Einige Teilnehmer treibt die eigene Familiengeschichte dazu an. So auch Mansur Rahimli. „Meine beiden Großväter haben im Zweiten Weltkrieg in der Roten Armee gegen Deutschland gekämpft. Sie haben mir immer wieder davon erzählt. Deshalb wollte ich mehr darüber erfahren.“

„Uns geht es bei diesem Projekt um die emotionale Annäherung an das Thema Holocaust“, sagt Harald Roth von der Herrenberger Sektion des Vereins Gegen Vergessen – für Demokratie, die die Gedenkstätte Tailfingen geschaffen hat. „Normalerweise läuft die Unterrichtung über das Thema in der Schule oder auch bei Führungen durch Gedenkstätten sehr sachlich ab. Das ist ja auch richtig.“ Dank des Kunstprojekts würden sich die Teilnehmer diesem schwierigen Thema jedoch ganz anders nähern.

Gesichter aus Stein

So stand vor Beginn der Kunstaktion ein Kennenlernen des Geländes des ehemaligen KZ-Außenlagers. Auch im Archiv haben die jungen Leute geforscht und sich mit den Schicksalen einiger Häftlinge beschäftigt. Die Geschichte einer jüdischen Familie ist Kseniya Bisoukova und Maria Tschupina, beide aus Weißrussland, besonders ans Herz gegangen. Vater, Mutter und drei Kinder wurden getrennt, erst die Männer und Frauen, später dann auch Vater und Sohn.
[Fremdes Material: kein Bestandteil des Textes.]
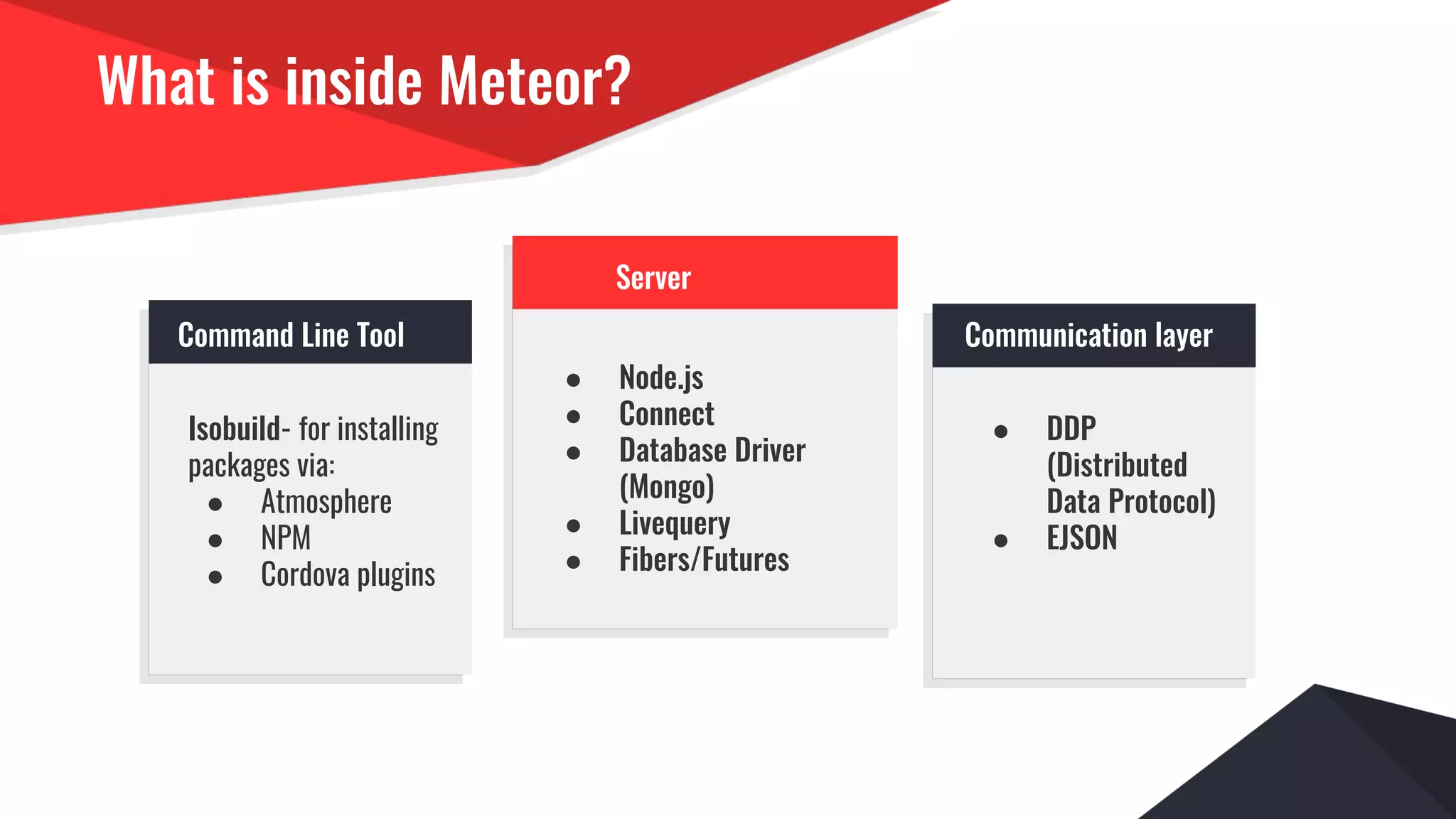 What is inside Meteor?

Command Line Tool

Isobuild- for installing packages via:
- Atmosphere
- NPM
- Cordova plugins

Server

- Node.js
- Connect
- Database Driver (Mongo)
- Livequery
- Fibers/Futures

Communication layer

- DDP (Distributed Data Protocol)
- EJSON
Dieser landete im KZ-Außenlager Tailfingen.

Wie so eine Familie zerrissen wurde, das dokumentieren die beiden jungen Frauen mit zwei Gesichtern, die sie als Relief aus dem Stein meißeln. Die Skulpturen sollen so aufgestellt werden, dass die Trennung deutlich wird. Am Donnerstag wurden alle Plastiken auf der früheren Landebahn des Lagers platziert. An diesem Freitag um 15 Uhr wird der Skulpturenpfad der Öffentlichkeit vorgestellt.

Im Lager hat es fast 200 Tote gegeben

Von Gerlinde Wicke-Naber 

Gedenkstätte: Die Herrenberger Sektion des Vereins Gegen Vergessen – für Demokratie hat die Geschichte des KZ-Außenlagers Hailfingen/Tailfingen erforscht und die Gedenkstätte eingerichtet. Im November 1944 kamen 601 Häftlinge in das Lager. Sie mussten den Nachtjägerflugplatz Hailfingen bauen und in Steinbrüchen arbeiten. 189 Menschen starben in den drei Monaten, in denen das Lager existierte.

Finanzierung: Die Landeszentrale für politische Bildung finanziert das Workcamp mit einen Zuschuss von 6000 Euro. Die 15 Teilnehmer sind im Vereinsheim des Radsportvereins Frisch Auf Öschelbronn untergebracht – im Matratzenlager mit Selbstverpflegung. Mit dem Rad fahren sie zur Gedenkstätte.